● **Task directions**: Start to finish, print the data below exactly, without the images.

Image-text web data

■ ■ ■ ■ ■ ■ ■

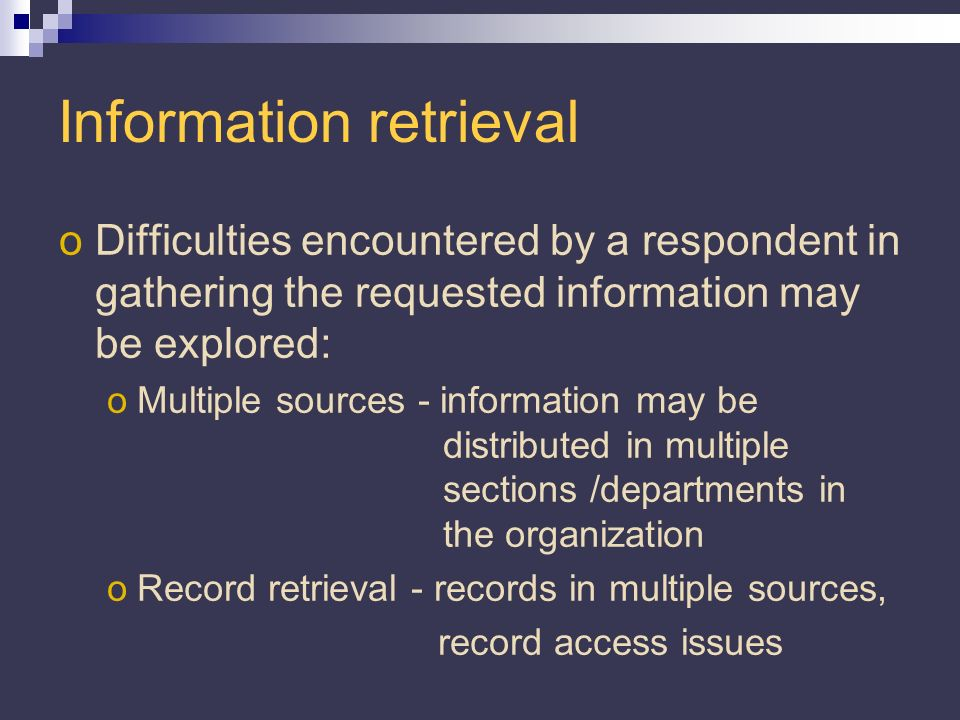Information retrieval oDifficulties encountered by a respondent in gathering the requested information may be explored: oMultiple sources - information may be distributed in multiple sections /departments in the organization oRecord retrieval - records in multiple sources, record access issues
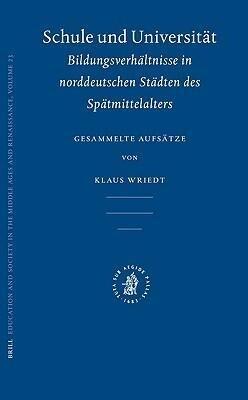 Schule Und Universität: Bildungsverhältnisse in Norddeutschen Städten Des Spätmittelalters: Gesammelte Aufsätze als Buch
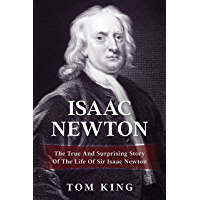 Isaac Newton: The True And Surprising Story Of The Life Of Sir Isaac Newton (History Books)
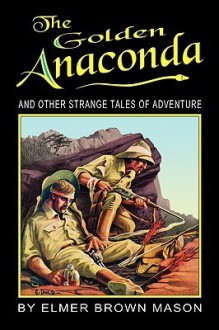 The Golden Anaconda: And Other Strange Tales of Adventure - John Locke, Elmer Brown Mason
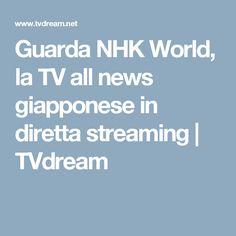 Guarda NHK World, la TV all news giapponese in diretta streaming | TVdream
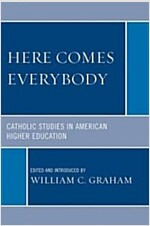 Here Comes Everybody: Catholic Studies in American Higher Education (Paperback)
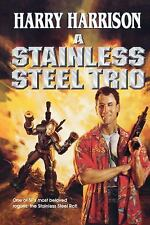 A Stainless Steel Trio: A Stainless Steel Rat Is Born/The Stainless Steel Rat Ge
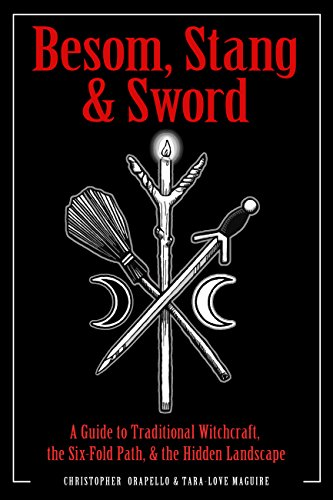 Besom, Stang & Sword: A Guide to Traditional Witchcraft, the Six-Fold Path & the Hidden Landscape (English Edition)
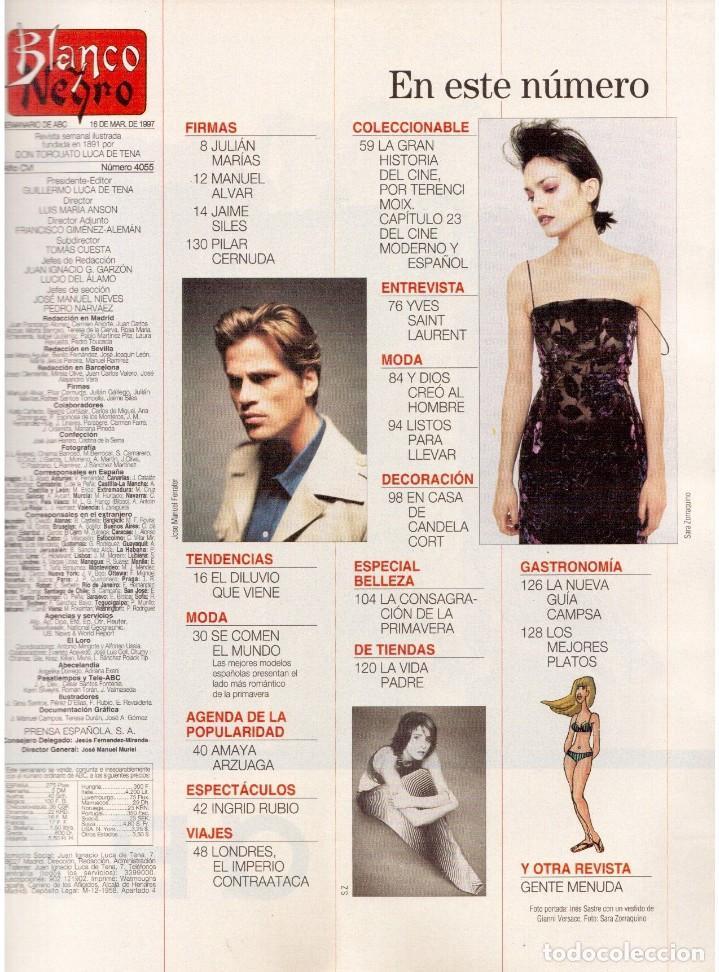 Coleccionismo de Revista Blanco y Negro: 1997. INÉS SASTRE.LAURA PONTE.JUDIT MASCÓ.NIEVES ÁLVAREZ.ESTHER CAÑADAS.VANESSA LORENZO... - Foto 2 - 123323155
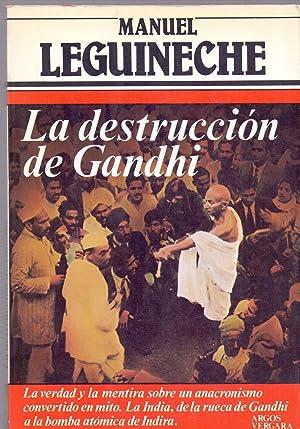LA DESTRUCCION DE GANDHI (La verdad y la mentira sobre un anacronismo convertido en mito.): Manuel ...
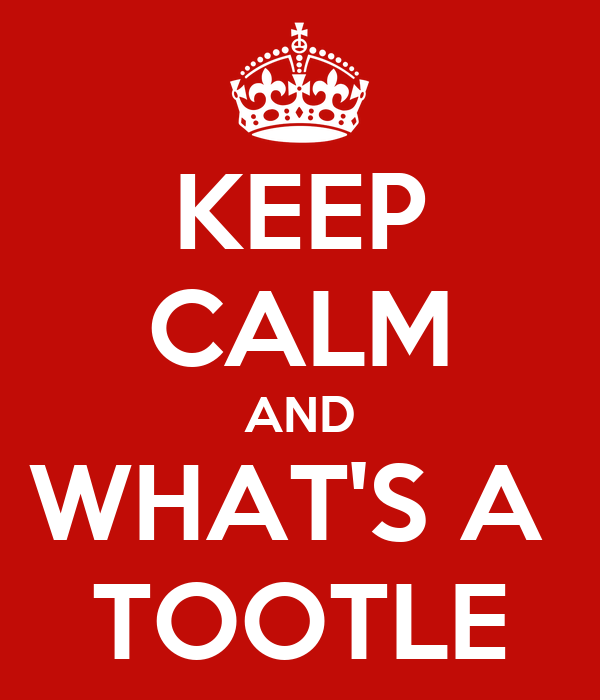 KEEP CALM AND WHAT'S A  TOOTLE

■ ■ ■ ■ ■ ■ ■

● **Solution to this problem**:
Information retrieval oDifficulties encountered by a respondent in gathering the requested information may be explored: oMultiple sources - information may be distributed in multiple sections /departments in the organization oRecord retrieval - records in multiple sources, record access issues
 Schule Und Universität: Bildungsverhältnisse in Norddeutschen Städten Des Spätmittelalters: Gesammelte Aufsätze als Buch
 Isaac Newton: The True And Surprising Story Of The Life Of Sir Isaac Newton (History Books)
 The Golden Anaconda: And Other Strange Tales of Adventure - John Locke, Elmer Brown Mason
 Guarda NHK World, la TV all news giapponese in diretta streaming | TVdream
 Here Comes Everybody: Catholic Studies in American Higher Education (Paperback)
 A Stainless Steel Trio: A Stainless Steel Rat Is Born/The Stainless Steel Rat Ge
 Besom, Stang & Sword: A Guide to Traditional Witchcraft, the Six-Fold Path & the Hidden Landscape (English Edition)
 Coleccionismo de Revista Blanco y Negro: 1997. INÉS SASTRE.LAURA PONTE.JUDIT MASCÓ.NIEVES ÁLVAREZ.ESTHER CAÑADAS.VANESSA LORENZO... - Foto 2 - 123323155
LA DESTRUCCION DE GANDHI (La verdad y la mentira sobre un anacronismo convertido en mito.): Manuel ...
 KEEP CALM AND WHAT'S A  TOOTLE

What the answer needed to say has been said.